教科書は語らない。

 広島に原爆が投下されたのは、1945(昭和20)年8月6日。次いで長崎に落とされたのは、8月9日。小学校から繰り返し覚えさせられた、忘れてはならないことである。。原爆が最初に爆発したときの被害以外にも、現地に高い放射能が残っている間に広島・長崎に入った人たちにも原爆は猛威を奮っていた。入市被爆者である。強烈な爆発は言わずもがな多くの犠牲者をだした。彼らの救護のために爆心地に入った人々が数年後、次々に重複して癌を発症した。

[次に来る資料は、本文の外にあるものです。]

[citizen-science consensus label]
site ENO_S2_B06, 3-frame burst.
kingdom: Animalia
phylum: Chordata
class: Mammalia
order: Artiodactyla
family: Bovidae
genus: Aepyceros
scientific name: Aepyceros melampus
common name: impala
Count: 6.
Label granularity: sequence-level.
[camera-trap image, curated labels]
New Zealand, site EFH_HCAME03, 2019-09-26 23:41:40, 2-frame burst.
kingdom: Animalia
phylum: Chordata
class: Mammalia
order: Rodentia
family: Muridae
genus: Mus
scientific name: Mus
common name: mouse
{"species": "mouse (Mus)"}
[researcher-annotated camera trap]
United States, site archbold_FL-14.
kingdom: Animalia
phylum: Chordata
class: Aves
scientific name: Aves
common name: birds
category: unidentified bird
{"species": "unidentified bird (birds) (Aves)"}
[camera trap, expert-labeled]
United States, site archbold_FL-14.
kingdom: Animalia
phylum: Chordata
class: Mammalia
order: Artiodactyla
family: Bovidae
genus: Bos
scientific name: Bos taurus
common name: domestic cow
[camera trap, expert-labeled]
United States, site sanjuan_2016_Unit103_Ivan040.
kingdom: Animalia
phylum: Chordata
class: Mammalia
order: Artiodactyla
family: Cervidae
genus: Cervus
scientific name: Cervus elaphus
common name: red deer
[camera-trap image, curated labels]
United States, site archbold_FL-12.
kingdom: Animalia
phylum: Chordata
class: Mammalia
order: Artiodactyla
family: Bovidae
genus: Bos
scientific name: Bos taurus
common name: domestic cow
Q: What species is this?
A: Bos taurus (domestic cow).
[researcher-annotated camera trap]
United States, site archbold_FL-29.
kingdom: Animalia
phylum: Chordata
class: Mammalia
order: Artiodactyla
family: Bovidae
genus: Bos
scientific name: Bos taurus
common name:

「原爆投下から100時間経過後、約2週間以内に爆心地から2㎞以内の地点に、1週間程度以上滞在した」人は被爆者として認定され、国から医療特別手当が出る。直接被ばくした患者ではないと、国の認定の壁は高い。

 と、言われ現在。2011年3月12日~14日、福島第一原発の1・3・4号機は水素爆発。周囲に放射線とセシウムをまき散らした。今現在(2012年8月)でも福島県夫沢地区では通常の488倍の放射線が確認されている。当然、農作物・畜産・水産物にも放射線検査。地震と津波で排出された瓦礫にも、高い放射線量が出るため、受け入れを拒否する自治体があると聞く。

 しかし、広島や長崎で原爆が落とされたときは一体どうしていたのだろう。そんなこと学校の教科書には書いていない。明らかに大量の瓦礫が発生しているはずなのに。まさか被ばくした食物や水を平気で口にしていたのだろうか。

 日本人は80年経って何も得ていないのか。前を向いても、忘れてはならないことはある。大体の日本人は教科書を見て育つ。国家は悲惨な事実だけを浮き彫りにし、そこからどのような問題が出て、どのように乗り越えてきたかを伝えようとしない。